La publicité en faveur de la "manif pour tous" dans les pages du Monde avait fait bondir de son siège Pierre Bergé, l'un des propriétaires du journal. L'édito publiée en Une du quotidien cet après-midi devrait l'apaiser, même s'il n'existe probablement pas de lien entre sa colère et ce texte en faveur du mariage pour tous.
"Argent, famille : la France se crispe", titre le quotidien du soir qui s'arrête sur les déclarations de patrimoine des ministres et la radicalisation du mouvement des anti-mariage gay.
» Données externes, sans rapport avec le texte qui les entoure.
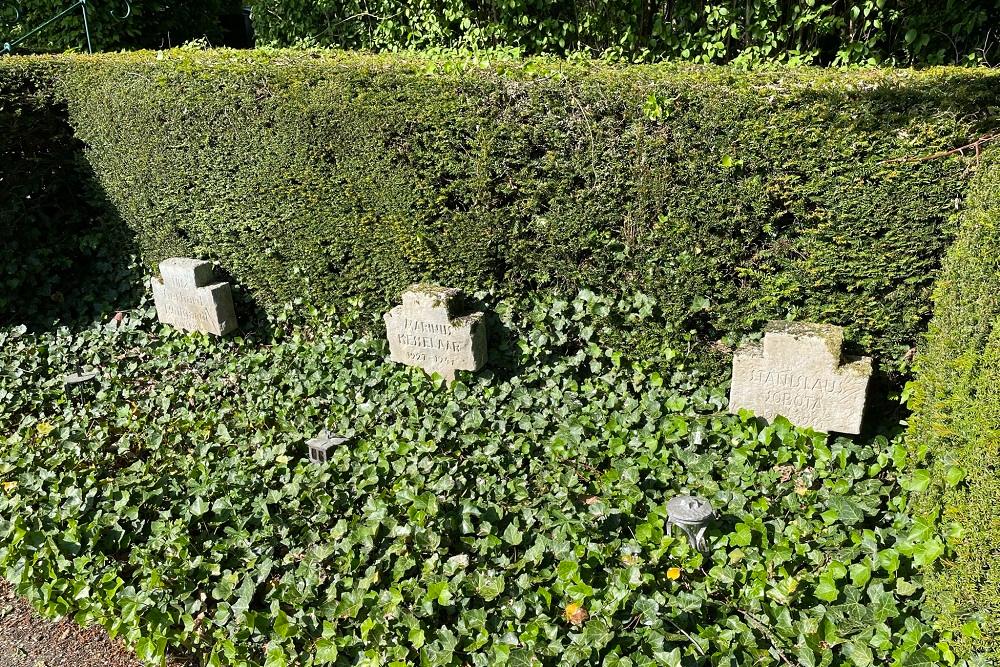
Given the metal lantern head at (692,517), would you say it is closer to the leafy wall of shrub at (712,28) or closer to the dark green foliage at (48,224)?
the leafy wall of shrub at (712,28)

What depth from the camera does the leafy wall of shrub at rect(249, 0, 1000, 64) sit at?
498 centimetres

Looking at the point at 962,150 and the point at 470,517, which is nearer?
the point at 962,150

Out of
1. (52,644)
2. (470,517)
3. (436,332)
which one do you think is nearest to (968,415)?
(470,517)

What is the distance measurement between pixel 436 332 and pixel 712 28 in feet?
10.1

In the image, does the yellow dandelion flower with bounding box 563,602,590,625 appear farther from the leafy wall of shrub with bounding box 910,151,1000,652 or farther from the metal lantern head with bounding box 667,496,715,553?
the leafy wall of shrub with bounding box 910,151,1000,652

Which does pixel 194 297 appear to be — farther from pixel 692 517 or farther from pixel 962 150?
pixel 962 150

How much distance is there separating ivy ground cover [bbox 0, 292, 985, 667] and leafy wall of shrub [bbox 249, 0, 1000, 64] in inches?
97.2

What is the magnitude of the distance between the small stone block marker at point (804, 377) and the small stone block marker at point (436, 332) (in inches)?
60.0

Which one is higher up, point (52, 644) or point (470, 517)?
point (470, 517)

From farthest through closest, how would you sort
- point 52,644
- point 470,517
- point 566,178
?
point 566,178 < point 470,517 < point 52,644

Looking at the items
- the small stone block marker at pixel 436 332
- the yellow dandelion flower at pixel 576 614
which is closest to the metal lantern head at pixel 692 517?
the yellow dandelion flower at pixel 576 614

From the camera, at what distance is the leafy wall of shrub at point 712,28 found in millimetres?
4984

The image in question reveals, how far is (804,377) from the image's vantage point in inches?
Result: 152

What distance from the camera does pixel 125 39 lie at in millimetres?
9422
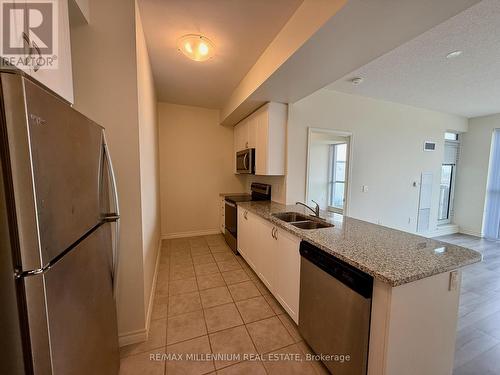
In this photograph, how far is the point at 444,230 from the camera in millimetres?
4742

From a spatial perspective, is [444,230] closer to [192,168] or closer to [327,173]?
[327,173]

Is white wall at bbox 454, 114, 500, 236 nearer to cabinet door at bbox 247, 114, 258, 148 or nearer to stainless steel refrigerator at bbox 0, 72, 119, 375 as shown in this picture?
cabinet door at bbox 247, 114, 258, 148

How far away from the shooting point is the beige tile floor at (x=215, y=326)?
151 cm

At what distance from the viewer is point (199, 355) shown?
5.23 ft

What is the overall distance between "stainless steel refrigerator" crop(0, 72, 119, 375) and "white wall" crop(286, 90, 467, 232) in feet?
8.30

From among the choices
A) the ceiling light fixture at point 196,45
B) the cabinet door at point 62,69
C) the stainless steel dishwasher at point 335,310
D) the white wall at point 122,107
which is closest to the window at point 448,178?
the stainless steel dishwasher at point 335,310

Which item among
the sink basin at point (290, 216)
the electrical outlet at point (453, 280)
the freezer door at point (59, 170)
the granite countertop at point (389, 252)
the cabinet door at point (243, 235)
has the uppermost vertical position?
the freezer door at point (59, 170)

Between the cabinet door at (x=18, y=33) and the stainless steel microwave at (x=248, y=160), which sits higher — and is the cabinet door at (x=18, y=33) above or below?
above

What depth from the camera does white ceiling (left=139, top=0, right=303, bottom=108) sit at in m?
1.58

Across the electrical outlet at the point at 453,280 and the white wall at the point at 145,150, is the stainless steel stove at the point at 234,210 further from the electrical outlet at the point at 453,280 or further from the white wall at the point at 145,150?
the electrical outlet at the point at 453,280

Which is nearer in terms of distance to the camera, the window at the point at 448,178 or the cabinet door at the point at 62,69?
the cabinet door at the point at 62,69

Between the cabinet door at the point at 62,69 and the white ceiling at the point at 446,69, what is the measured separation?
2743mm

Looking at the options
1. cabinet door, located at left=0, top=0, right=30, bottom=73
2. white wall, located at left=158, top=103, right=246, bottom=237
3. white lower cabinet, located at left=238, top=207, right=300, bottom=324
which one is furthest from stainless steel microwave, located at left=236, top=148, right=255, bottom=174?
cabinet door, located at left=0, top=0, right=30, bottom=73

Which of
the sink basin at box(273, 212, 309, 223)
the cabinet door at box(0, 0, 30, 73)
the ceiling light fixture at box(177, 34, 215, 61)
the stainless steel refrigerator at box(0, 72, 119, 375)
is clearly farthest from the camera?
the sink basin at box(273, 212, 309, 223)
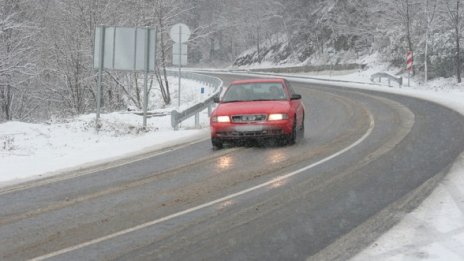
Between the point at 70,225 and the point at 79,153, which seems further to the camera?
the point at 79,153

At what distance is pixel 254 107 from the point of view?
1247cm

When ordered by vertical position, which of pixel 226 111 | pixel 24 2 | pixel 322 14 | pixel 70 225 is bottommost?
pixel 70 225

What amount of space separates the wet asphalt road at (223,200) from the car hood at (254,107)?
831mm

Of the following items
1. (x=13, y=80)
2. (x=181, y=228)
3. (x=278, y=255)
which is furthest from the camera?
(x=13, y=80)

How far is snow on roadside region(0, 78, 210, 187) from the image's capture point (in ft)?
36.8

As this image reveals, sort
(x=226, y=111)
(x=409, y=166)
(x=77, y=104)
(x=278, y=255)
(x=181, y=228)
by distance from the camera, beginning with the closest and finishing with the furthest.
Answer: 1. (x=278, y=255)
2. (x=181, y=228)
3. (x=409, y=166)
4. (x=226, y=111)
5. (x=77, y=104)

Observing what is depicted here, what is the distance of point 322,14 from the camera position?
67.4m

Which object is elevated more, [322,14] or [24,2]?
[322,14]

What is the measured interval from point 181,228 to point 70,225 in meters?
1.37

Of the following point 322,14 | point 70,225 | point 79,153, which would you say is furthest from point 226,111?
point 322,14

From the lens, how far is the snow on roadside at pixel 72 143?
11227 millimetres

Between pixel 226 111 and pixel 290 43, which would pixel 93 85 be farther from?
pixel 290 43

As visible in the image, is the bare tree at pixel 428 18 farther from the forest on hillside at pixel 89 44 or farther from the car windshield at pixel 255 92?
the car windshield at pixel 255 92

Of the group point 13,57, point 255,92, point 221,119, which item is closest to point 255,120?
point 221,119
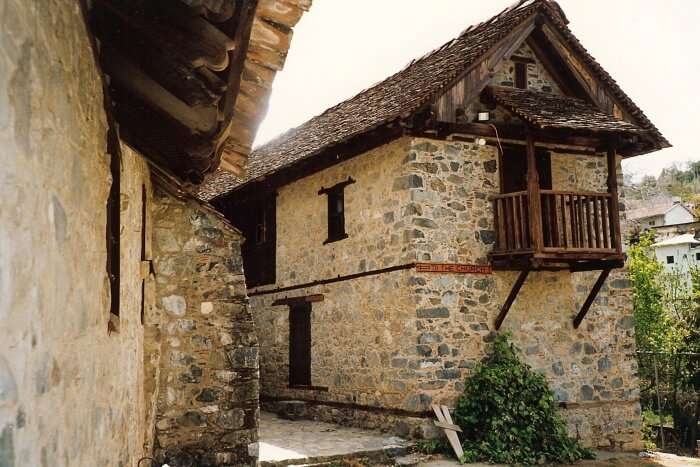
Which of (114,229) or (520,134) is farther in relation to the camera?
(520,134)

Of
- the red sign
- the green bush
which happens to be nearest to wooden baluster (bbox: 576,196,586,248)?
the red sign

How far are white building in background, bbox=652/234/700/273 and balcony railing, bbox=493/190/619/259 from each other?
3662cm

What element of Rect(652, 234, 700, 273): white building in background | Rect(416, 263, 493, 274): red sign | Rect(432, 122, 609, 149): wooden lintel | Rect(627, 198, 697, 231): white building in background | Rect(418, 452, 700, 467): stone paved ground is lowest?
Rect(418, 452, 700, 467): stone paved ground

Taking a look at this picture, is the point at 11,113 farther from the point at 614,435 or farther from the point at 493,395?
the point at 614,435

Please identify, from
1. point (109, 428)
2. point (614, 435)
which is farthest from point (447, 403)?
point (109, 428)

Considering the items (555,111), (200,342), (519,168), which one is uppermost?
(555,111)

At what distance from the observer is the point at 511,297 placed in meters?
10.9

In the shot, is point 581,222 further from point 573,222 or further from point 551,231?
point 551,231

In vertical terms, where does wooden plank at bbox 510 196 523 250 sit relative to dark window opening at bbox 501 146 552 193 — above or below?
below

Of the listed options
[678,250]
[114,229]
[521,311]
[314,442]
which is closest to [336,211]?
[521,311]

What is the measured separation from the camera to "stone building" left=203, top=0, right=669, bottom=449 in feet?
35.4

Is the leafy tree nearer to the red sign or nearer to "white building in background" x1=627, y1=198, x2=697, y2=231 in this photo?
the red sign

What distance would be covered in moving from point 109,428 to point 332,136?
9.50 meters

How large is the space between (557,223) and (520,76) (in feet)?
10.1
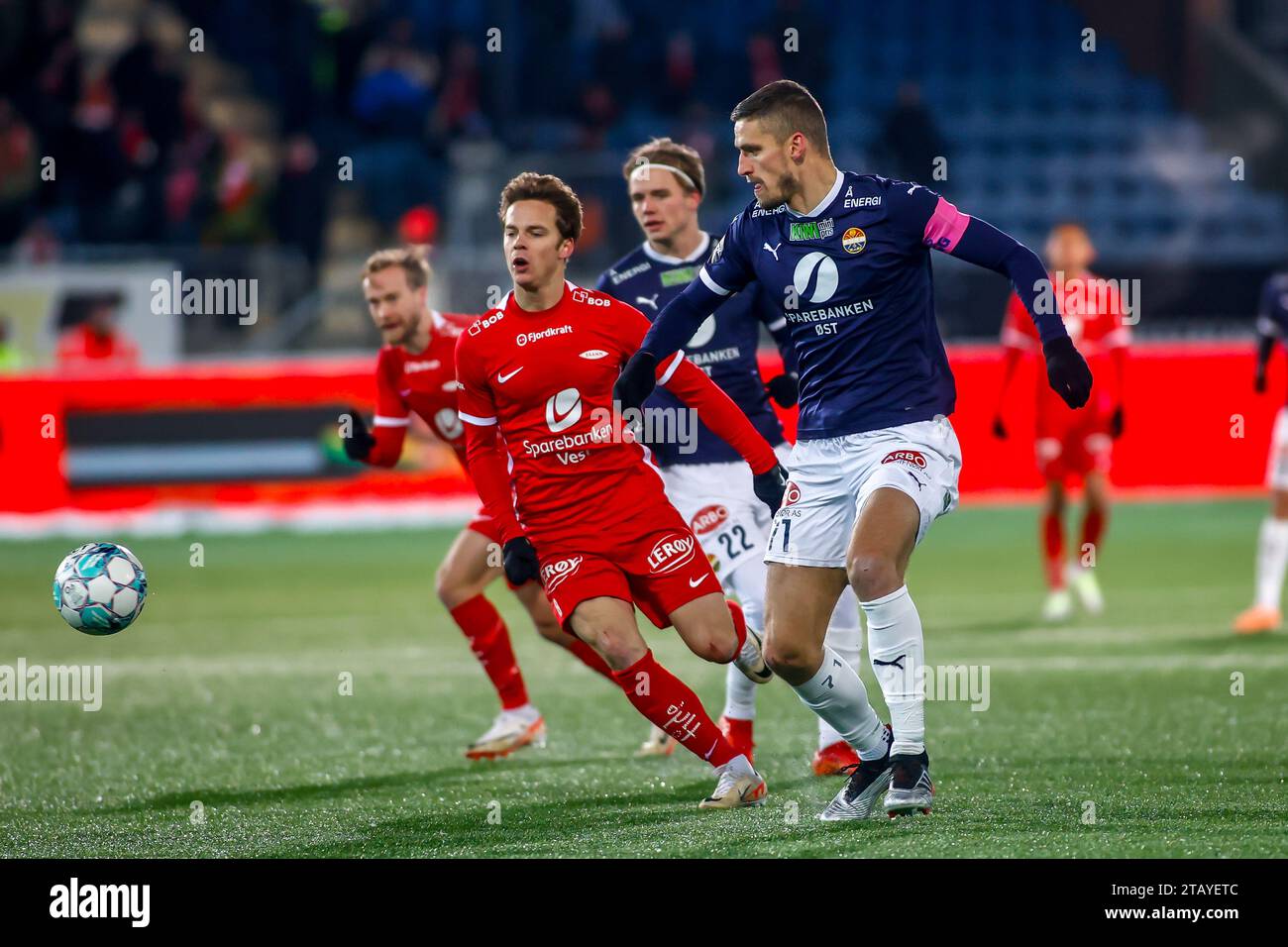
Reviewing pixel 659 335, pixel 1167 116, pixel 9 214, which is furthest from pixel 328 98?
pixel 659 335

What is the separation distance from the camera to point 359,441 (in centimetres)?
782

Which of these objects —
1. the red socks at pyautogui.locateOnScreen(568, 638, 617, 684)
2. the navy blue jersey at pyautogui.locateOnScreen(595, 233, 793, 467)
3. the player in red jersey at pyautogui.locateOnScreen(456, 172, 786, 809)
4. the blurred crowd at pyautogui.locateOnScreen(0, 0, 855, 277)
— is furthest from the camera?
the blurred crowd at pyautogui.locateOnScreen(0, 0, 855, 277)

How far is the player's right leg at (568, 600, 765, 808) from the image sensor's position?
19.8 ft

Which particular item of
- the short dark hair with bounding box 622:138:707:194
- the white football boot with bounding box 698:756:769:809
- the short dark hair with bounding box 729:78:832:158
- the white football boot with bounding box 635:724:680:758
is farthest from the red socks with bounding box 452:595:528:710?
the short dark hair with bounding box 729:78:832:158

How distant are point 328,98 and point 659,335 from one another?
1715cm

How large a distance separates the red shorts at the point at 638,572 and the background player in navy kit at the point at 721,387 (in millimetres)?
911

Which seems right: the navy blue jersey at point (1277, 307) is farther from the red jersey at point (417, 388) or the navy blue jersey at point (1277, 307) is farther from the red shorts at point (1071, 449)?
the red jersey at point (417, 388)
Ce dossier est accompagné d'un édito engagé, ou plus exactement favorable à l'ouverture du mariage aux personnes de même sexe alors que le journal était resté assez neutre sur le sujet jusqu'à présent.
Le Monde condamne d'abord la radicalisation du mouvement ces derniers jours. "Sur fond de crise économique et sociale, la réforme du mariage offre aux esprits échauffés un terrain d'action propice, écrit le journal. Il a suffi, au lendemain de l'adoption du texte par le Sénat, que le gouvernement accélère le calendrier parlementaire et prévoie une deuxième lecture à l'Assemblée dès cette semaine, pour que l'une parle de 'dictature', l'autre de 'guerre civile' ou, à tout le moins, de 'déni de démocratie'. On croit rêver ! Voilà une réforme qui faisait partie des engagements de M. Hollande. Qui a fait l'objet d'un très large débat depuis six mois. Qui a été examinée de façon approfondie pendant des centaines d'heures au Parlement. Une réforme, enfin, qui crée des droits nouveaux pour les couples homosexuels sans en enlever aucun aux autres familles. Bref, une réforme progressiste, nécessaire et légitime."
Le journal du soir fustige les opposants au texte, qui ont "une conception singulière de la démocratie". "A leurs yeux, à l'évidence, le vote du Parlement ne pèse rien contre la 'rue', et les élus du peuple ne sont pas, ou plus, les représentants légitimes du peuple", écrit le journal, tout en mettant en garde les responsables de l'UMP "(qui) seraient bien avisés de ne pas souffler sur les braises, sauf à voir, demain, le boomerang leur revenir dans la figure."
Enfin, cette crispation des opposants autour du projet de loi serait, pour le quotidien, "révélatrice de leur conception de la société française". "Peu ou prou inspirée de la doctrine de l'Eglise, cette droite conservatrice, et bien souvent réactionnaire, fait de sa conception du mariage et de la famille le dernier rempart de 'l'ordre naturel' de la société contre les dérèglements de l'individualisme contemporain, dont l'homosexualité reste l'une des manifestations inacceptables. Réclamant le respect de ses convictions, elle n'en pratique que mieux l'intolérance."